Download or read book The Canoe and the Saddle written by Theodore Winthrop and published by . This book was released on 1913 with total page 552 pages. Available in PDF, EPUB and Kindle. Book excerpt:
Download or read book Atlas of Pacific Salmon written by Xanthippe Augerot and published by . This book was released on 2005 with total page 174 pages. Available in PDF, EPUB and Kindle. Book excerpt: "State of the Salmon, a joint program of Wild Salmon Center and Ecotrust."
Download or read book Documents of American Indian Diplomacy written by Vine Deloria and published by University of Oklahoma Press. This book was released on 1999 with total page 1579 pages. Available in PDF, EPUB and Kindle.

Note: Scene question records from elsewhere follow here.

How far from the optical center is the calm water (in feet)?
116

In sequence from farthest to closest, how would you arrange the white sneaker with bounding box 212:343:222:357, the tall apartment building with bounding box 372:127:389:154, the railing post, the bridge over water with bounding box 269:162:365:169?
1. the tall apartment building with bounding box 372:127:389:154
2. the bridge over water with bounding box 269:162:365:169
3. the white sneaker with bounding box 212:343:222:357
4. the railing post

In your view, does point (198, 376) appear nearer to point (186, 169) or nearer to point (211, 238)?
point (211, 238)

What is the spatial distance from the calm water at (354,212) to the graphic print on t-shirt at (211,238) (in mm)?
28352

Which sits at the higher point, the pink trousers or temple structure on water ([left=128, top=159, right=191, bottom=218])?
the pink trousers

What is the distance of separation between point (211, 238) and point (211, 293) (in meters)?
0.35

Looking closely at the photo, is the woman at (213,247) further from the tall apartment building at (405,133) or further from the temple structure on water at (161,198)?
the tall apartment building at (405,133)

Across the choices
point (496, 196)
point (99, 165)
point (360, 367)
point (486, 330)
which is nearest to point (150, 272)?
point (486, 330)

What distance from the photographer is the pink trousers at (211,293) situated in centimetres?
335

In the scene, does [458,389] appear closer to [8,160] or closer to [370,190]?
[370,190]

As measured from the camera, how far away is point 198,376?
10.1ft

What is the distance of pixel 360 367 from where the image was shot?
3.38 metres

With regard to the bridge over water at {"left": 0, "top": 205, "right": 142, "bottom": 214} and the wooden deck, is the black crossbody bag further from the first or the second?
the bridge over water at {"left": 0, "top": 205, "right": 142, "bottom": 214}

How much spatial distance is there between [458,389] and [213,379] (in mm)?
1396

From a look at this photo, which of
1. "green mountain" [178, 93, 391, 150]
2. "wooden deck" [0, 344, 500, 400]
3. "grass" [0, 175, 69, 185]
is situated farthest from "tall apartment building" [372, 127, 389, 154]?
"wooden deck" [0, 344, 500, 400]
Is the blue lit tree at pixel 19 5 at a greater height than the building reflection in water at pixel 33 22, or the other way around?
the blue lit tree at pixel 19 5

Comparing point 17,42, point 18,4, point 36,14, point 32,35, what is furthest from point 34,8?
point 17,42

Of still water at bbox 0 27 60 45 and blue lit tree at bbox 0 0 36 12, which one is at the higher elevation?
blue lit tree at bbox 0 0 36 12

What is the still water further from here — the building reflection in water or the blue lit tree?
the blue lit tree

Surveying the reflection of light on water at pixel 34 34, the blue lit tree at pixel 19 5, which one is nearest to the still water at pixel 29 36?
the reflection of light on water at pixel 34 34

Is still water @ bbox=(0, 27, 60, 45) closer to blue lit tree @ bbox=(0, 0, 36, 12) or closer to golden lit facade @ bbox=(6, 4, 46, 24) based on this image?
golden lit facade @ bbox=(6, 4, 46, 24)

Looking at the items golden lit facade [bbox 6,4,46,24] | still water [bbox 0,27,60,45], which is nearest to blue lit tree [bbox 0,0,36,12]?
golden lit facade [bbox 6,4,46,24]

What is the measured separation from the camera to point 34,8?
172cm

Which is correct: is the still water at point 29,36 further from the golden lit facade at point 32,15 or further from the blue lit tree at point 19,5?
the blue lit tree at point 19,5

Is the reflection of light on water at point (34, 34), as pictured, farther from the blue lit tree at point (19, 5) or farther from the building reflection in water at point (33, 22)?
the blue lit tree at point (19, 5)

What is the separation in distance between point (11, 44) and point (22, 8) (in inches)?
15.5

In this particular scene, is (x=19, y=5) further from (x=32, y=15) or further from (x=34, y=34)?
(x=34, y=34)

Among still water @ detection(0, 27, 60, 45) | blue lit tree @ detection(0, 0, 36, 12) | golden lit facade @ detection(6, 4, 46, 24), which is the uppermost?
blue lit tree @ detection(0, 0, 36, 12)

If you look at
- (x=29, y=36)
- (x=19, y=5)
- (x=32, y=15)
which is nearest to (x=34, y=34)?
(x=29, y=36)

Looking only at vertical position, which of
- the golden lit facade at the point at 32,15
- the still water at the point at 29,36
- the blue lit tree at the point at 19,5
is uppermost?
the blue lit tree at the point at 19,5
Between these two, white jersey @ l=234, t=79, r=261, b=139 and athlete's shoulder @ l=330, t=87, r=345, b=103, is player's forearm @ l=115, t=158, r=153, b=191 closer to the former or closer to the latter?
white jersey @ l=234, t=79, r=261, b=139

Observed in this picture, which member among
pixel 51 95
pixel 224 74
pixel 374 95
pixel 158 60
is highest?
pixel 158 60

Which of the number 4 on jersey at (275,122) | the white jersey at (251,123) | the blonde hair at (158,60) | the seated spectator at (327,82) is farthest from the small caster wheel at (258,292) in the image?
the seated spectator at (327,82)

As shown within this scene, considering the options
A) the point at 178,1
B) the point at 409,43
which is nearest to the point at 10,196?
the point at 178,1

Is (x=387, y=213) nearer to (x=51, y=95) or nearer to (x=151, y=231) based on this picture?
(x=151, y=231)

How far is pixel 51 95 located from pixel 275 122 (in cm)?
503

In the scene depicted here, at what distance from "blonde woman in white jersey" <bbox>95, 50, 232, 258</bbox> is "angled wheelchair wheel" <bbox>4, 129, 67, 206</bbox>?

Book excerpt: Reproduced in this two-volume set are hundreds of treaties and agreements made by Indian nations--with, among others, the Continental Congress; England, Spain, and other foreign countries; the ephemeral Republic of Texas and the Confederate States; railroad companies seeking rights-of-way across Indian land; and other Indian nations. Many were made with the United States but either remained unratified by Congress or were rejected by the Indians themselves after the Senate amended them unacceptably. Many others are "agreements" made after the official--but hardly de facto--end of U.S. treaty making in 1871. With the help of chapter introductions that concisely set each type of treaty in its historical and political context, these documents effectively trace the evolution of American Indian diplomacy in the United States.